At 6/18/07, 12:29 PM, Anonymous David Hinchliffe - Cricket Fitness said...

I didn't realise lifting weights had stopped being considered sports science.

At 6/18/07, 2:12 PM, Anonymous tlanger said...

David Hinchliffe made a very poignant point above...

Talk about throwing away the baby with the bathwater. It's always all or nothing and people are either into "functional" fitness or "old school" methods…it’s that very mindset that creates more obfuscation around sports science….

Todd Langer

At 6/18/07, 3:44 PM, Blogger Joe P. said...
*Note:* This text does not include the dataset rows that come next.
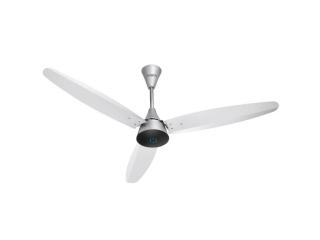 Surya bldc Ceiling Fan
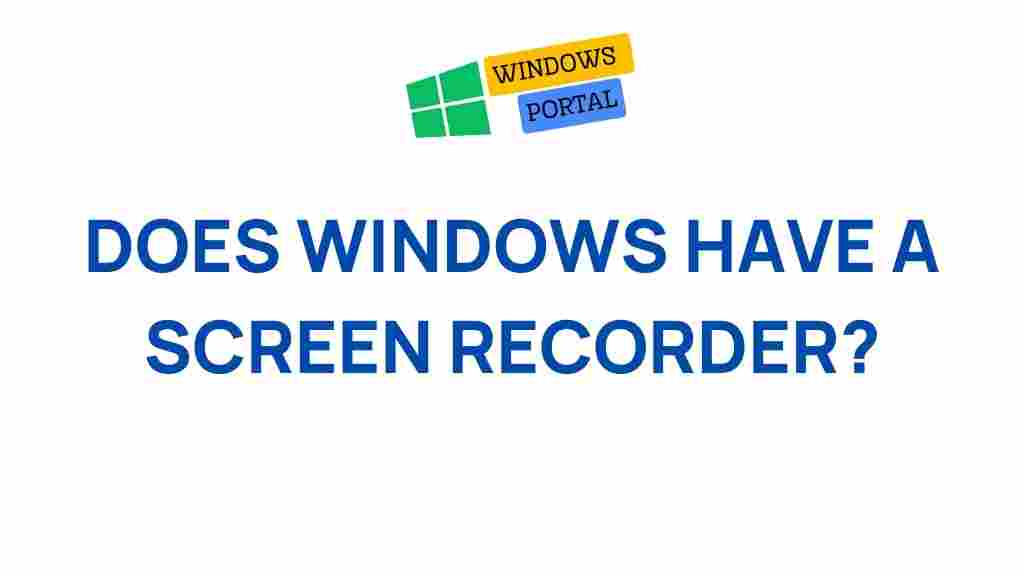 windows-screen-recorder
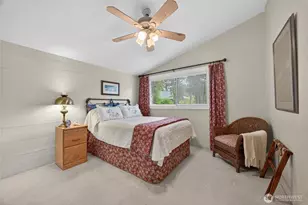 133 Alpine Dr, Packwood, WA 98361 - Photo 23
We see here that sports science is being confused with the basterized version of functional training. In an article Vern wrote a few years back he emphasised that sprint training must include a good amount of "traditional" weight training. Bosch & Klomp include traditional weight training in their repatoire. Who says traditional is not functional? A guru is not a sport scientist; rather a schmuk that comes up with exercises and tests that look different than what everyone else is doing. I know from working at the high school level that athletic development is long term process/commtiment with no quick sexy fixes.
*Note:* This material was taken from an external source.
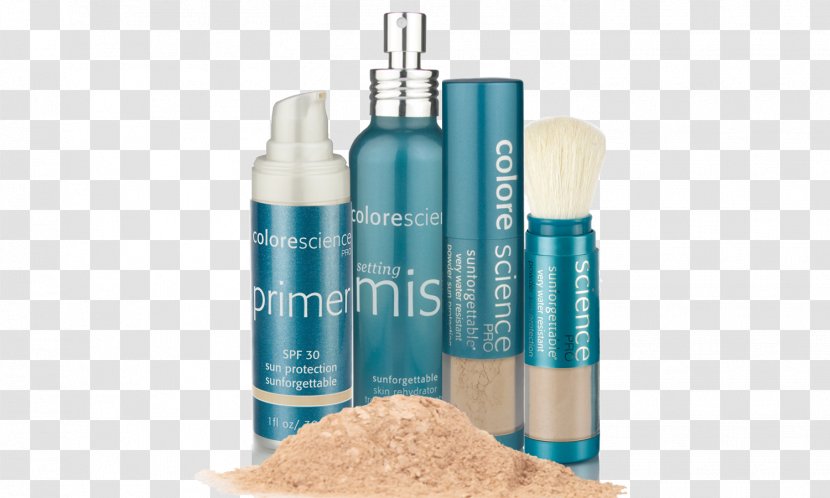 Sunscreen Skin Care Dermatology Enlighten Med Spa - Melanoma - Tapsan Mineral Water Spas Transparent PNG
At 6/18/07, 3:58 PM, Anonymous Anonymous said...

Well Benjamin went from ballerina to hulk but is plagued with injury. Perhaps the context would advocate a balance between his former training techniques and the latter training techniques. Without know ing the details it's hard to say. He needs strength, yes and balance, yes but not to the exclusion of the other and it has to be appropriately proportioned to tailor the needs of the athlete. The artcle mentioned nothing of technique training. It's difficult to produce a world champoin when he's a rehab case more often than not.

Jonathan Hewitt

At 6/19/07, 2:20 AM, Anonymous Anonymous said...

Just out of interest, some of the strongest adolescent girls I ever coached in athletics and field sports were also ballerinas - ballet developed a very strong core, great posture and balance, and made them very athletic.


At 6/19/07, 8:33 AM, Anonymous Anonymous said...

What do ballerinas and gymnasts have in common?

Kinesthetic awareness! Where it involves core strength, balance, weight transfer, and movement activities.

It is taught at the elementary school level in PE classes, BUT we all know which direction PE classes going in the states. In some Florida schools, the gymnasium becomes a storage facility.